Muy pronto en su trayectoria tuvo Paz Errázuriz contacto con el mundo de la prostitución femenina. Sin embargo, entre 1982 y 1987 dedicó gran parte de su tiempo a frecuentar a un grupo de hombres que se travestían y prostituían en distintos burdeles de Santiago y Talca. Unos hombres de los que abusaba la policía ejerciendo la violencia (injurias, acoso, vejaciones, palizas, torturas).
En 1990 se publicó un fotolibro que recoge las fotos en blanco y negro de La manzana de Adán y asimismo textos y entrevistas realizados a los integrantes de una familia que en nada encajaba con el modelo burgués al uso.
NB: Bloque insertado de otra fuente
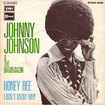 JOHNNY JOHNSON & THE BANDWAGON / Honey Bee / I Don't Know Why (7inch)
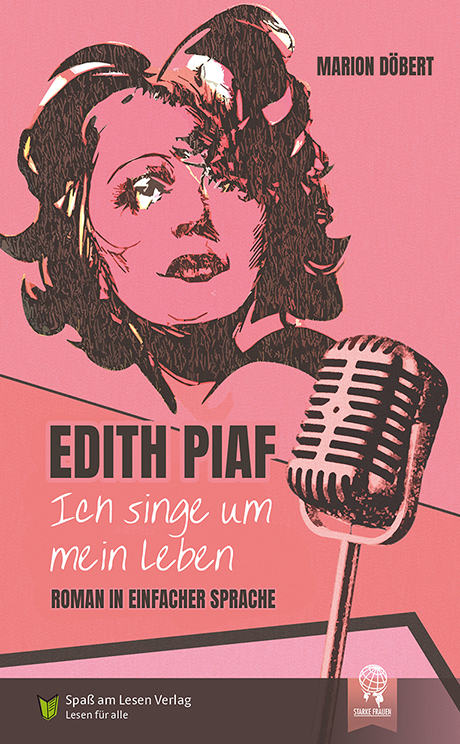 Edith Piaf - Ich singe um mein Leben - Marion Döbert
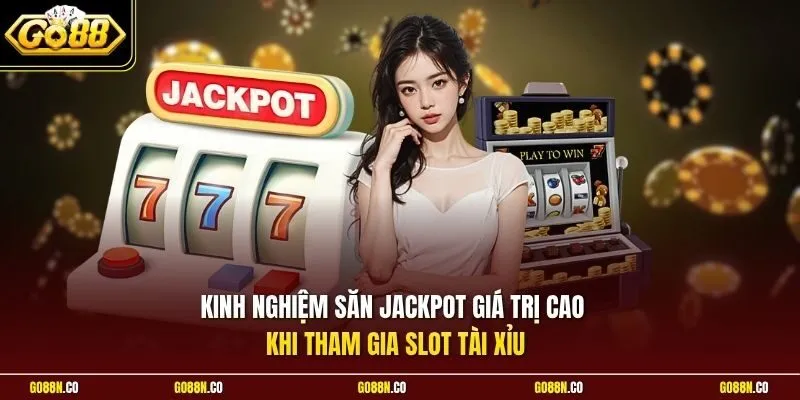Kinh nghiệm săn Jackpot giá trị cao khi tham gia slot Tài xỉu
Una gran familia heterodoxa que rompía moldes y que se vio diezmada por el Sida, la precariedad económica y la persecución policial.
Errázuriz ofrece en La manzana de Adán un amplio paisaje visual en el que palpita el discurrir cotidiano de sus protagonistas, a saber, imágenes de la calle, de los preparativos de la noche y de las diferentes habitaciones en que posan en la cama como odaliscas.
Antes de iniciar el proyecto sobre La manzana de Adán ya había conocido a algunas trabajadoras del sexo. El interés continuó en las tomas en distintos burdeles de Curanilahue y Valparaíso (Serie Prostíbulos, 1999-2002). Destacan en estas imágenes el grado de complicidad que se detecta entre las mujeres y los clientes. No hay ningún glamour en estos burdeles pobres y el desnudo femenino brilla por su ausencia.
Una incursión reciente al norte de Chile la condujo a un prostíbulo de mala muerte. La serie resultante en color se denomina Muñecas, Frontera Chile-Perú, 2014. Su mirada aguda traduce el nivel de confianza lograda con las prostitutas que se dejan captar por la cámara sin el menor recato.